The Bitcoin halving is about a month away — here’s what you can expect

The Bitcoin halving is expected to take place on or around April 20

The Bitcoin halving is roughly a month away.
It’s set to take place on or around April 20, though the exact date won’t become clear until it’s closer. The quadrennial event takes place every 210,000 blocks, this time at block 840,000.
Following the halving, the amount of bitcoin awarded to miners will be, well, halved: Mined bitcoin rewards will drop to 3.125 per block, down from 6.25.
The last halving occurred in 2020 when the rewards dropped from 12.5 bitcoin per block to 6.25.

What’s different this time?

This will be the fourth halving in the history of Bitcoin, but it is unique for a couple of reasons. First and foremost is it follows the newly-launched bitcoin ETFs.
The Securities and Exchange Commission only approved the bitcoin ETFs in January, meaning that they’ll only be a few months old by the time the halving happens.
The other reason is that bitcoin has never before carved out new all-time highs ahead of a halving. Bitcoin’s recent historic run-up puts this halving in completely uncharted territory.
ICYMI: Earlier this month, bitcoin (BTC) notched a new all-time high for the first time since 2021.

What to expect

For the halving itself? Not much. It’s a fun event, but it won’t have a serious impact on most watchers or holders in the short term — if history repeats itself. However, the previous halvings have led to movement in bitcoin’s price in the months post-halving.
Lucas Kiely, chief investment officer of Yield App, thinks that bitcoin could enter a “danger zone” ahead of the halving, and see a price drawdown of up to 20%. Bitcoin, after hitting multiple new all-time highs, lost a lot of the positive momentum sending it higher.
There’s not a clear trend revealing how bitcoin may react directly after the event occurs — especially considering how vastly different this year has been from the past halvings.
But in the long run, as Komodo’s Chief Technology Officer Kadan Stadelmann previously noted, the halving creates “a scarcity that tends to increase its value.”
Uncertainty won’t prevent analysts and commentators from looking into what happens post-halving.

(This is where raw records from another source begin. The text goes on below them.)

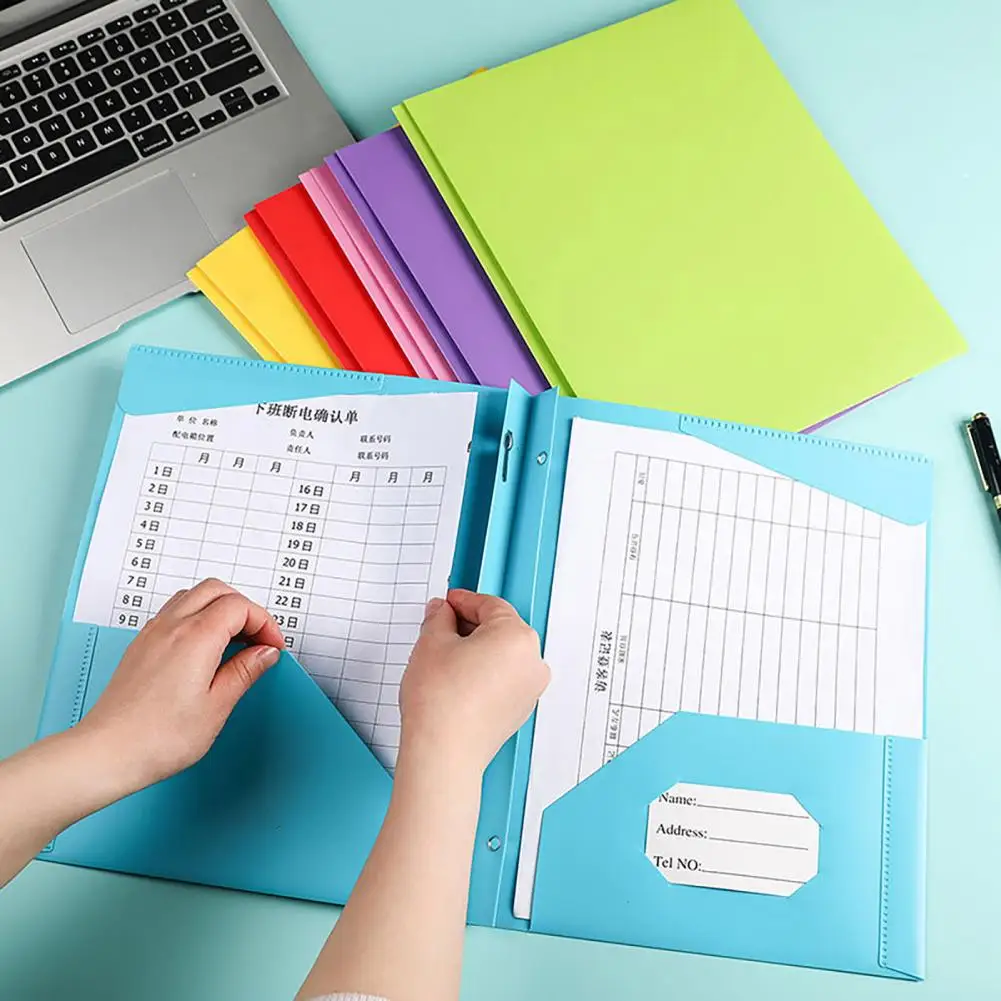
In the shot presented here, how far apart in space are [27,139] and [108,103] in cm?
7

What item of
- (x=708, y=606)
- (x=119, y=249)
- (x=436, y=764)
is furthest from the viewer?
(x=119, y=249)

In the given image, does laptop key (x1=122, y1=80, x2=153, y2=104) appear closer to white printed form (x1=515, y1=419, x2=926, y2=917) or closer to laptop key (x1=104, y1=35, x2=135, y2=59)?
laptop key (x1=104, y1=35, x2=135, y2=59)

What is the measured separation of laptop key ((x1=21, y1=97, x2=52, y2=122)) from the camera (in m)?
0.80

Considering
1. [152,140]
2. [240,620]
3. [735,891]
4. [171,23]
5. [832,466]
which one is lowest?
[735,891]

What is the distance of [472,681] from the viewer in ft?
1.91

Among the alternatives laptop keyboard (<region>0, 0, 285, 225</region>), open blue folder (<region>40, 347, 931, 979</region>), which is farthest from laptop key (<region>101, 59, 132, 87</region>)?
open blue folder (<region>40, 347, 931, 979</region>)

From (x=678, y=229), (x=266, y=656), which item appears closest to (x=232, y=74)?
(x=678, y=229)

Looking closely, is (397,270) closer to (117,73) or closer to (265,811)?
(117,73)

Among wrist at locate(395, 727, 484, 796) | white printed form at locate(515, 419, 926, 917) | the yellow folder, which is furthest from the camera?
the yellow folder

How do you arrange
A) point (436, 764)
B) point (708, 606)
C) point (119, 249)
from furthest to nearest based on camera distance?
point (119, 249)
point (708, 606)
point (436, 764)

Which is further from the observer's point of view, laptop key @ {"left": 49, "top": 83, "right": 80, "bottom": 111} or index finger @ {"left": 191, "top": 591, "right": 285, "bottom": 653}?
laptop key @ {"left": 49, "top": 83, "right": 80, "bottom": 111}

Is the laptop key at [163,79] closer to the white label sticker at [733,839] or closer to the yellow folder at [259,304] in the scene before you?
the yellow folder at [259,304]

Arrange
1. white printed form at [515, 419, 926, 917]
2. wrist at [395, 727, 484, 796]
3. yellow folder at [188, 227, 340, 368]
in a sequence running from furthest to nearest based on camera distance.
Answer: yellow folder at [188, 227, 340, 368]
white printed form at [515, 419, 926, 917]
wrist at [395, 727, 484, 796]

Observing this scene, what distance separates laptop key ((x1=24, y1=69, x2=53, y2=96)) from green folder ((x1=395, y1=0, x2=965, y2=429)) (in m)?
0.29
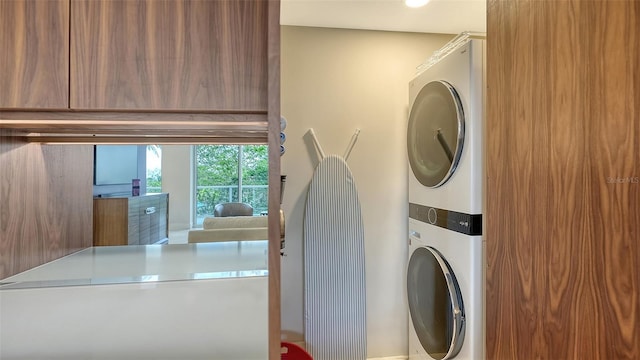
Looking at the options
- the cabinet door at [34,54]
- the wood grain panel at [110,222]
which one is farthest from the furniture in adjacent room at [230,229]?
the cabinet door at [34,54]

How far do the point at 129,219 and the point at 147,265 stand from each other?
9.1 inches

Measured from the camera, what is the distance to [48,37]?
754mm

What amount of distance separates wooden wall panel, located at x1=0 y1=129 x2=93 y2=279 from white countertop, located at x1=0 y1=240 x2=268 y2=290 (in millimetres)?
47

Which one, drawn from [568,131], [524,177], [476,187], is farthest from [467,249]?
[568,131]

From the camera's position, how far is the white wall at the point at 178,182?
1126mm

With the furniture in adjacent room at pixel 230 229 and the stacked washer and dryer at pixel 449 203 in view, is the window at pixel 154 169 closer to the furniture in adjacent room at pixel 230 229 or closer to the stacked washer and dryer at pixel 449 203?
the furniture in adjacent room at pixel 230 229

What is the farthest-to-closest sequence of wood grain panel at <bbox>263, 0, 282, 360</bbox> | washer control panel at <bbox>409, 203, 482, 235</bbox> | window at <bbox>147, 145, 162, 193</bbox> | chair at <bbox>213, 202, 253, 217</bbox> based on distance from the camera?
washer control panel at <bbox>409, 203, 482, 235</bbox> → chair at <bbox>213, 202, 253, 217</bbox> → window at <bbox>147, 145, 162, 193</bbox> → wood grain panel at <bbox>263, 0, 282, 360</bbox>

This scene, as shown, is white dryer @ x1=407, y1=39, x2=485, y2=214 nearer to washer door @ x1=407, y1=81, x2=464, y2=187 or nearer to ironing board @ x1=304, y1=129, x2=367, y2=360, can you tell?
washer door @ x1=407, y1=81, x2=464, y2=187

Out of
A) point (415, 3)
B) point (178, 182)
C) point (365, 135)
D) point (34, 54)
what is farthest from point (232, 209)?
point (415, 3)

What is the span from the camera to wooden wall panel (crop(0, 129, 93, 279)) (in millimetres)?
916

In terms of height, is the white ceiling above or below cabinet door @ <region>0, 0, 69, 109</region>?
above

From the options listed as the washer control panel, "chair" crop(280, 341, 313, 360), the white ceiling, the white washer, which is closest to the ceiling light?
the white ceiling

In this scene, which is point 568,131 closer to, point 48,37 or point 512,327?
point 512,327

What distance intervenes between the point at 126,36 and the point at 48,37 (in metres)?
0.17
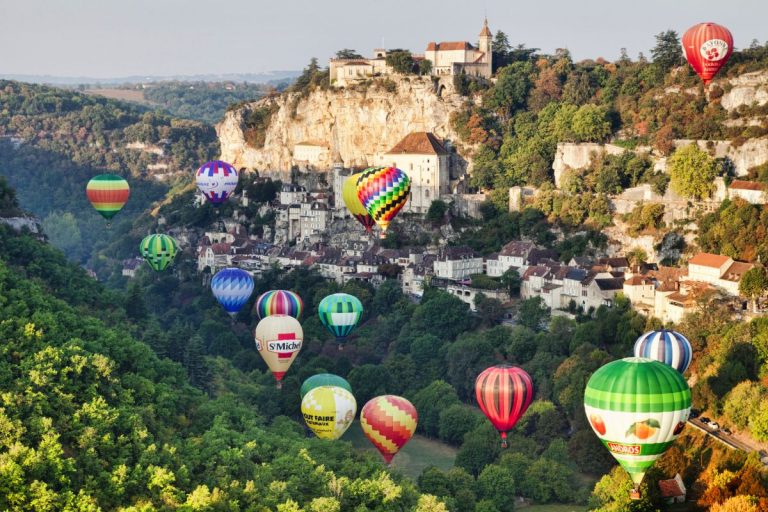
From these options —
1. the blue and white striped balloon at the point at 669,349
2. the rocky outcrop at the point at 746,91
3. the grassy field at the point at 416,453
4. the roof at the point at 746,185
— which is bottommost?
the grassy field at the point at 416,453

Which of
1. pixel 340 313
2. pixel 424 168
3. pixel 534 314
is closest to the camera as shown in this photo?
pixel 534 314

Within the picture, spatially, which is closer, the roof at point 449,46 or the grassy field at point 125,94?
the roof at point 449,46

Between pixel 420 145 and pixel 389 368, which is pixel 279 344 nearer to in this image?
pixel 389 368

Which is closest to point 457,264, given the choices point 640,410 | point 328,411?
point 328,411

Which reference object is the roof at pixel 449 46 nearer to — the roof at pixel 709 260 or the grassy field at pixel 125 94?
the roof at pixel 709 260

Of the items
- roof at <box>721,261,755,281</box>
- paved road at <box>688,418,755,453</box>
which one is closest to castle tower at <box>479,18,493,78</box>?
roof at <box>721,261,755,281</box>

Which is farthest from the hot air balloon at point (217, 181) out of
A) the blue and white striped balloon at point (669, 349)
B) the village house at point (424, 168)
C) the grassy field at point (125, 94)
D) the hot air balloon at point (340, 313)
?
the grassy field at point (125, 94)
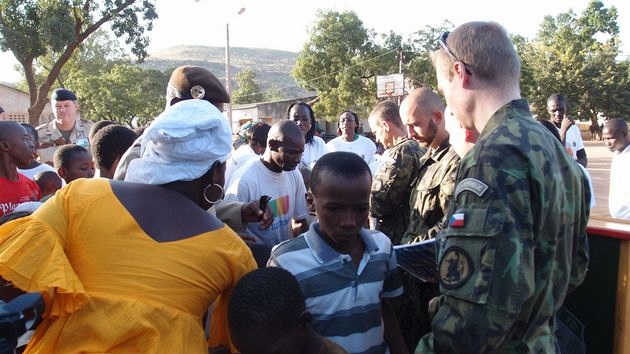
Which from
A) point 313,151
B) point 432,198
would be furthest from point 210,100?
point 313,151

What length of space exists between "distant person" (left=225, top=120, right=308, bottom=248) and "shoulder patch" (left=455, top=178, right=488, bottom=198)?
1.85 m

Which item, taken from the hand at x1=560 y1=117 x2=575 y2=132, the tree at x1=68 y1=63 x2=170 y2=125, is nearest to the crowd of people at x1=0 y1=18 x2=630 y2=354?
the hand at x1=560 y1=117 x2=575 y2=132

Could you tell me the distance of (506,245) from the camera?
127 centimetres

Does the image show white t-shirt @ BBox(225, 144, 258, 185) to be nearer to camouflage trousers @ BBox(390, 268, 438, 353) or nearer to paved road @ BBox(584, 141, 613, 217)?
camouflage trousers @ BBox(390, 268, 438, 353)

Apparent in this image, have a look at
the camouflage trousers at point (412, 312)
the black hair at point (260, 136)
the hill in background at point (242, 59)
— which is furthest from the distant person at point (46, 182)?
the hill in background at point (242, 59)

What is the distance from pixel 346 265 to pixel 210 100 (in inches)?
54.4

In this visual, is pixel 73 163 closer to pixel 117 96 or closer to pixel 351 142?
pixel 351 142

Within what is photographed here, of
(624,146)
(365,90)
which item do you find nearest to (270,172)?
(624,146)

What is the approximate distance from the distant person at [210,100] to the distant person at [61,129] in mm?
2833

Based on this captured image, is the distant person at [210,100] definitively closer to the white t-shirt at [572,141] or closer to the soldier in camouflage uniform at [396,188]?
the soldier in camouflage uniform at [396,188]

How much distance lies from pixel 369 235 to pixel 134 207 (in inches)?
37.4

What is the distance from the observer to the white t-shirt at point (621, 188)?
15.0 ft

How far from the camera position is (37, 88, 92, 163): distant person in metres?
5.10

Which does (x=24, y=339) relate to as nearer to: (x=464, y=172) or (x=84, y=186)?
(x=84, y=186)
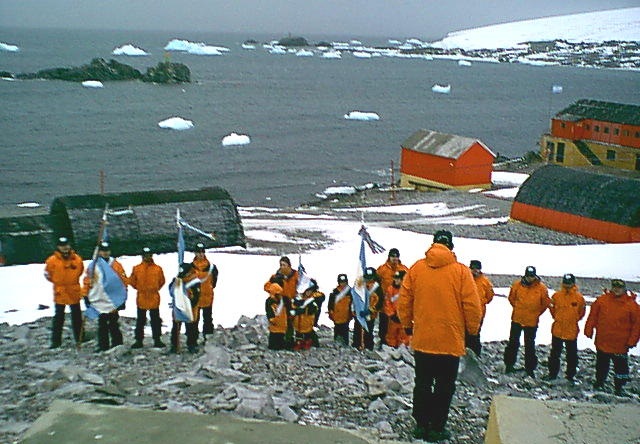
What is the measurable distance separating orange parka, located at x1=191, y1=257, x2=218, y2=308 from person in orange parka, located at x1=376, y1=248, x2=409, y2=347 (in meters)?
2.38

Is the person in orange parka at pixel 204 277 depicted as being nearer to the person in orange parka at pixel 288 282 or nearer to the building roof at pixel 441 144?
the person in orange parka at pixel 288 282

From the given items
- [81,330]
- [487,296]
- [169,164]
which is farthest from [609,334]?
[169,164]

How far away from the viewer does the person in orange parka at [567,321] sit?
30.5ft

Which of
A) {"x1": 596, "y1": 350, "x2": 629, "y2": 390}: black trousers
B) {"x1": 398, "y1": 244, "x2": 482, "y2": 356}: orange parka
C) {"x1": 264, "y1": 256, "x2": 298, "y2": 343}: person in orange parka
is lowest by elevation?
{"x1": 596, "y1": 350, "x2": 629, "y2": 390}: black trousers

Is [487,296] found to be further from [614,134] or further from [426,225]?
[614,134]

How bitcoin could be impacted

JPMorgan analysts, in a note last month, predicted that bitcoin’s price could dip to $42,000 after the halving. Historically, the halvings have occurred when bitcoin was below its previous peak, and the previous three did lead to bitcoin carving out bull runs in the months after the halvings, though not immediately.
The analysts also noted that continued price appreciation could be a boon for publicly listed bitcoin miners, such as Marathon, Riot, Griid, Cipher and Core Scientific among others, even as their cost of production doubles.
The analysts believe that the miners with “below average electricity costs” and better rigs could survive as others struggle.
Miners could see further consolidation in the space, with bigger players like Marathon making pre-halving moves. The publicly traded miner bought another site in an $87 million deal earlier this month.
Riot and CleanSpark also made their own moves earlier this year. CleanSpark acquired three new facilities and Riot bought more mining machines.
While JPMorgan went low in their estimates post-halving, others see bitcoin carving out new all-time highs by the end of this year.
Standard Chartered, in a note, said that bitcoin could hit $150,000 by the end of this year. While the analysts didn’t dig into the past action of bitcoin post-halving, part of their thesis comes from the fact that after the halving, bitcoin miners “new supply will fall to 450 BTC per day, [and] the same amount of ETF buying will be equivalent to 5x new supply.”
Binance CEO Richard Teng, speaking at an event, reportedly said he could see bitcoin surpassing $80,000 by the end of the year. Teng previously expected bitcoin to top out at $80,000.
Teng, in a post on X, acknowledged the vast difference in his call versus Standard Chartered’s, adding, “I have always been conservative.”